Hélas ! Si, comme vous, il était sanguinaire,
S’il n’avait des vertus, vous n’auriez plus de père.
Avez-vous oublié qu’ils m’ont sauvé le jour ?
Avez-vous oublié, que, près de ce séjour,
Je me vis entouré par ce peuple en furie
Rendu cruel enfin par notre barbarie ?
Tous les miens, à mes yeux, terminèrent leur sort.
J’étais seul, sans secours, et j’attendais la mort :
Mais à mon nom, mon fils, je vis tomber leurs armes ;
Un jeune américain, les yeux baignés de larmes,
Au-lieu de me frapper, embrassa mes genoux.
" Alvarès, me dit-il, Alvarès est-ce vous ?
Vivez, votre vertu nous est trop nécessaire :
Vivez, aux malheureux servez longtemps de père :
Qu’un peuple de tyrans qui veut nous enchaîner
Du moins par cet exemple apprenne à pardonner ;
Allez, la grandeur d’âme est ici le partage
Du peuple infortuné qu’ils ont nommé sauvage. "
Eh bien vous gémissez, je sens qu’à ce récit
Votre cœur, malgré vous s’émeut et s’adoucit,
L’humanité vous parle ainsi que votre père !

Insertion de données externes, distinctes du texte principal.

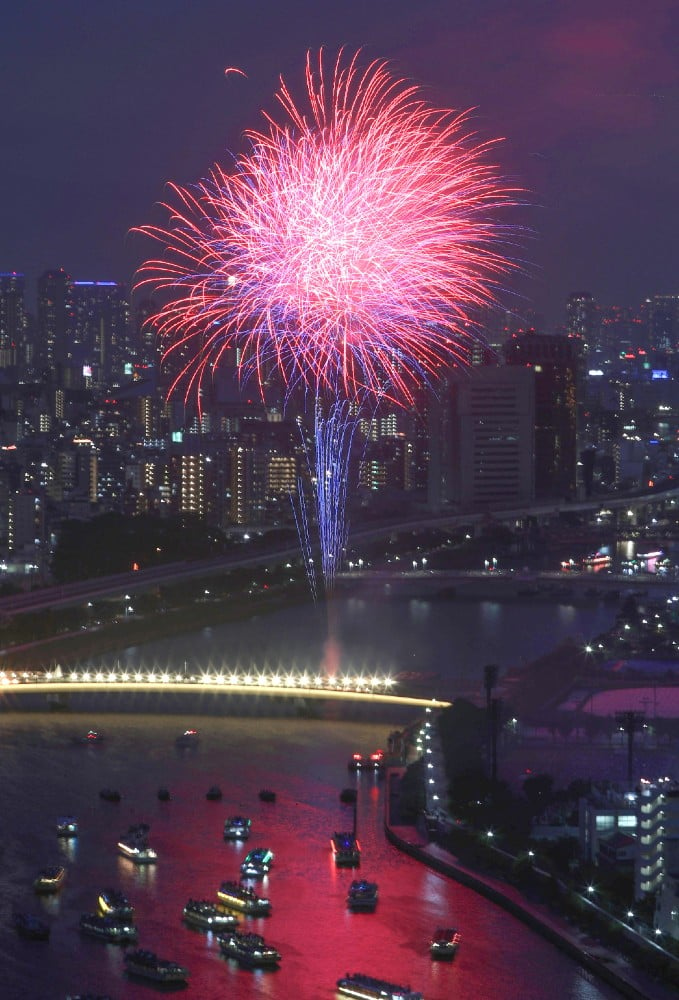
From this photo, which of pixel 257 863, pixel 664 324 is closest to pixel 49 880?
pixel 257 863

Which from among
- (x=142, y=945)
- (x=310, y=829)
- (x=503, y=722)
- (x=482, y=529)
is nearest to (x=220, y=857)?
(x=310, y=829)

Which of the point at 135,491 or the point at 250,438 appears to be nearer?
the point at 135,491

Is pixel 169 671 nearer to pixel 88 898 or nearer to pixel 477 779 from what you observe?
pixel 477 779

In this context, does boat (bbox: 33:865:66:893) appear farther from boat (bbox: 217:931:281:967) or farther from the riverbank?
the riverbank

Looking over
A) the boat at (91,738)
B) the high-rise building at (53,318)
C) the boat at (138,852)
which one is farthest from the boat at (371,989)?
the high-rise building at (53,318)

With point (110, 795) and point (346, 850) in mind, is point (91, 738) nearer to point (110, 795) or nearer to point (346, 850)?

Ah ! Si la cruauté vous était toujours chère,
De quel front aujourd’hui pourriez-vous vous offrir
Au vertueux objet qu’il vous faut attendrir ?
À la fille des rois de ces tristes contrées
Qu’à vos sanglantes mains la fortune a livrées.

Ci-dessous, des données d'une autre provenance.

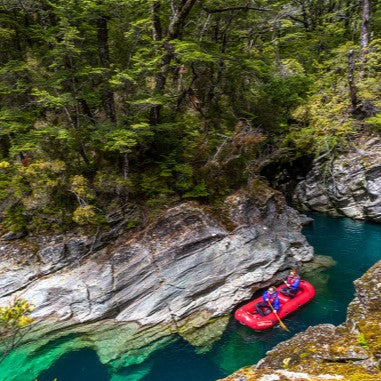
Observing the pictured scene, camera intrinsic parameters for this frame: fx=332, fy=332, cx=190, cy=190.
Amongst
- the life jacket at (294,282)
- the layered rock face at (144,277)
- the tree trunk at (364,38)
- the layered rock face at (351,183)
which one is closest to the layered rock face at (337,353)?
the life jacket at (294,282)

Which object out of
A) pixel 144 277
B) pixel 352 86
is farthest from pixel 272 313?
pixel 352 86

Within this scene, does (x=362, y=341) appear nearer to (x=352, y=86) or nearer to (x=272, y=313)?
(x=272, y=313)

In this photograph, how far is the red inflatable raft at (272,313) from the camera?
491 inches

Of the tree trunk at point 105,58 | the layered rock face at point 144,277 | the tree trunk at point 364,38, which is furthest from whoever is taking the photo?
the tree trunk at point 364,38

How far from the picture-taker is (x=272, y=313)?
508 inches

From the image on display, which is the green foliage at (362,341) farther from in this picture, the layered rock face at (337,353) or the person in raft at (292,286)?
the person in raft at (292,286)

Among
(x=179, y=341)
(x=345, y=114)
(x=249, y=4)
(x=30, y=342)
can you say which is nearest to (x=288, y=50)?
(x=345, y=114)

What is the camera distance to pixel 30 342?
39.5 ft

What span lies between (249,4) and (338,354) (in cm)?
1553

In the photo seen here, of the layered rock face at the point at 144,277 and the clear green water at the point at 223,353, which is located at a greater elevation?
the layered rock face at the point at 144,277

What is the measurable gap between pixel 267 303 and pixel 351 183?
40.3 feet

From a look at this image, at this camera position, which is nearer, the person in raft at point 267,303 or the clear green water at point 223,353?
the clear green water at point 223,353

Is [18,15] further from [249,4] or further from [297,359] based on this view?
[297,359]

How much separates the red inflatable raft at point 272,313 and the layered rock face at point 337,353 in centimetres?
703
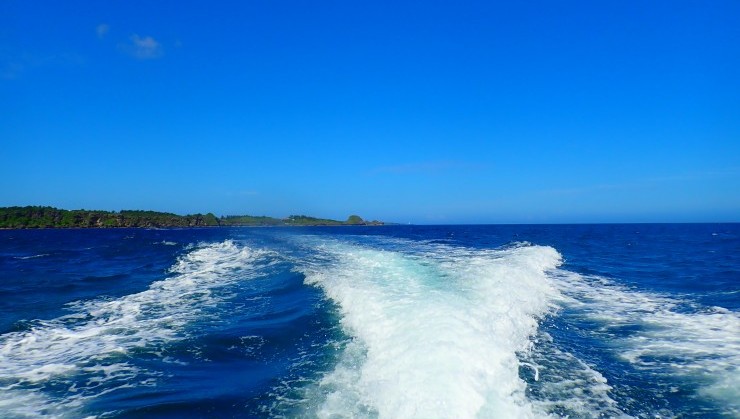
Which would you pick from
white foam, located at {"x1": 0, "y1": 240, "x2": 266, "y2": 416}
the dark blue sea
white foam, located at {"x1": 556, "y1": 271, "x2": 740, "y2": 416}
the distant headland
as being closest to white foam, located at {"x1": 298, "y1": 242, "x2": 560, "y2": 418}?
the dark blue sea

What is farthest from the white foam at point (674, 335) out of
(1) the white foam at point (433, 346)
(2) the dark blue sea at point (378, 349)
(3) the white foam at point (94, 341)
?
(3) the white foam at point (94, 341)

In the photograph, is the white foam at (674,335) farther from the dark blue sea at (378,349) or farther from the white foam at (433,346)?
the white foam at (433,346)

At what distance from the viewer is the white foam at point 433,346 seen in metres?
4.62

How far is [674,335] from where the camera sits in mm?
7992

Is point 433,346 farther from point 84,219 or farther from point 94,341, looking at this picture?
point 84,219

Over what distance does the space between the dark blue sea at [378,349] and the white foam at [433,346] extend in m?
0.03

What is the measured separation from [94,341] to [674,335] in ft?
37.2

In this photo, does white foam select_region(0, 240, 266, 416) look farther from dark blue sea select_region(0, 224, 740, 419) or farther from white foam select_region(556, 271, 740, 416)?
white foam select_region(556, 271, 740, 416)

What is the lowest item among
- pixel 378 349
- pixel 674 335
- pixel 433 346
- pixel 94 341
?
pixel 94 341

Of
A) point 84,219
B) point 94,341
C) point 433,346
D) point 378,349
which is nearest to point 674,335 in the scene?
point 433,346

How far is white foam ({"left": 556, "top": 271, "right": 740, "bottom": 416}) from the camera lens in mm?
5840

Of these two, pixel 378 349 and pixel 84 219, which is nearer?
pixel 378 349

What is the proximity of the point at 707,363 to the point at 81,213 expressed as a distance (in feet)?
434

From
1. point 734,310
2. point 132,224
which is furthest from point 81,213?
point 734,310
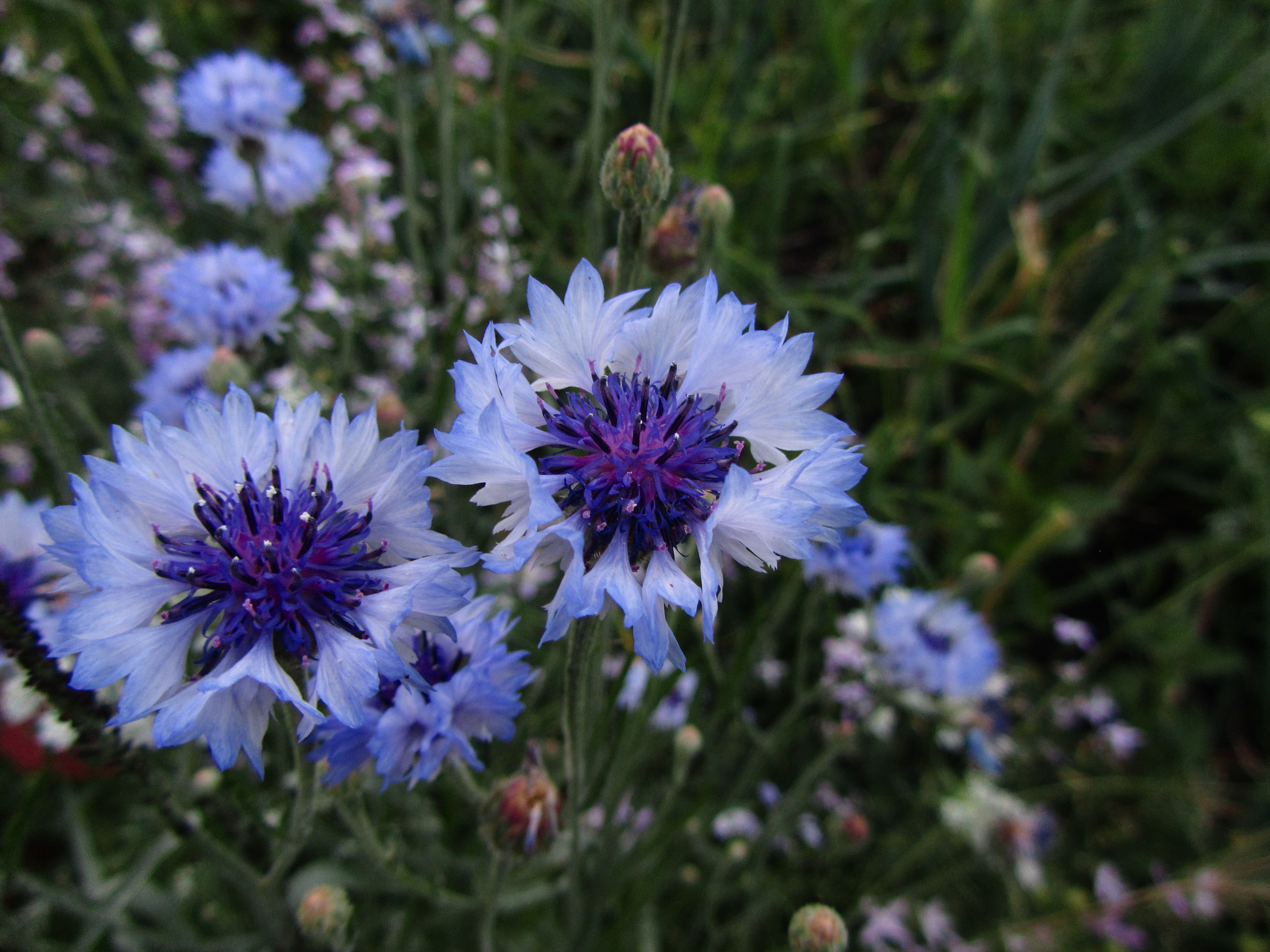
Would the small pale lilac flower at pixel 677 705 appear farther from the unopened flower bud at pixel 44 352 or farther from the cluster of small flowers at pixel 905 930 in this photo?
the unopened flower bud at pixel 44 352

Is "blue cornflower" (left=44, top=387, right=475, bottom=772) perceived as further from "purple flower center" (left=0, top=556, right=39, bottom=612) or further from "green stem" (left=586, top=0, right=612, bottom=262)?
"green stem" (left=586, top=0, right=612, bottom=262)

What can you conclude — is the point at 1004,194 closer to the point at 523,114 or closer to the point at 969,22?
the point at 969,22

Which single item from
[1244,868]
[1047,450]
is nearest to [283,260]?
[1047,450]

Prétendez-vous, mon fils, cimenter ces liens
Par le sang répandu de ses concitoyens ?
Ou bien attendez-vous que ses cris et ses larmes
De vos sévères mains fassent tomber les armes ?

Gusman.

Eh bien vous l’ordonnez, je brise leurs liens,
J’y consens ; mais songez qu’il faut qu’ils soient chrétiens.